Hierarchies
- class addrmatcher.hierarchy.GeoHierarchy(country, name, coordinate_boundary=None)
Bases:
object
The GeoHierarchy class represents the structure of a country’s region/area; for instance, a state or a province is the sub-region of a country.
- Attributes
coordinate_boundary
Return the list of coordinates as the boundary of a country.
name
Return the name of the country
types
Return the dictionary that contains all the defined regional structures.
Methods
add_region
(region, parent_region)Add a region as a child/sub region of another region
add_type
(region, type_id[, type_name])Add a new geographical hierarchy type, for instace: statistical area, administrative level
get_regions_by_name
([region_names, ...])Get all the relevant regions from the hierarchy based on the given parameters
Get the smallest regional unit
set_coordinate_boundary
(min_latitude, ...)Set or modify the coordinate boundaries of a country.
- add_region(region, parent_region)
Add a region as a child/sub region of another region
- Parameters
- region:Region
The sub region to be added as a child of the parent region
- parent_region:Region
The direct upper-level of the region
Examples
>>> country = Region("Country") >>> state = Region("State",col_name="STATE") >>> australia = GeoHierarchy(country,"Australia") >>> australia.add_region(region=state, parent_region=country)

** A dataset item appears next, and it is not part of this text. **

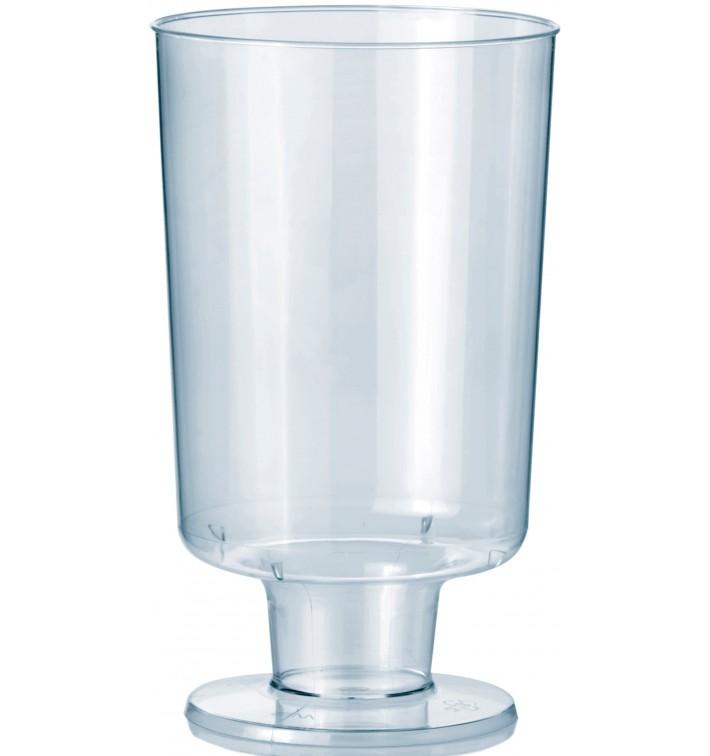 Copa con Pie de Plastico 150 ml (264 Uds)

- add_type(region, type_id, type_name='')
Add a new geographical hierarchy type, for instace: statistical area, administrative level
- Parameters
- region:Region
The smallest root region for the hierarchy. The common upper-level region name, shared with other types of hierarchies, can’t be assigned as a root. For instance, administrative level and statistical area use Country or State/Province as their upper regional level
- type_id:string
The unique identifier for the structural type
- type_name:string
The name of the regional structure type
Examples
>>> country = Region("Country") >>> state = Region("State",col_name="STATE") >>> sa4 = Region("Statistica Area 4",short_name="SA4",col_name="SA4") >>> australia = GeoHierarchy(country,"Australia") >>> australia.add_region(region=state, parent_region=country) >>> australia.add_region(region=sa4, parent_region=state) >>> australia.add_type(sa4,"ASGS","Australian Statistical Geography Standard") >>> australia.type {'ASGS': 'Australian Statistical Geography Standard'}
- property coordinate_boundary
Return the list of coordinates as the boundary of a country. The format is [minimum latitude, maximum latitude, minimum longitude, maximum longitude]
- Returns
- string
The coordinate boundary of a country
Examples
>>> australia = GeoHierarchy(country,"Australia") >>> australia.set_coordinate_boundary(-43.58301104, -9.23000371, 96.82159219, 167.99384663) >>> australia.coordinate_boundary [-43.58301104, -9.23000371, 96.82159219, 167.99384663]
- get_regions_by_name(region_names=None, operator=None, attribute=None)
Get all the relevant regions from the hierarchy based on the given parameters
- Parameters
- region_names:string or list
fill the name or short name or list of names or short names of the regions in relations to operator parameter above. If no region names provided, the function will return all regions in the hierarchy.
- operatorOperator
use the operator to find all the upper/lower level regions from a particular region name. For instance: Country > State (Country gt State).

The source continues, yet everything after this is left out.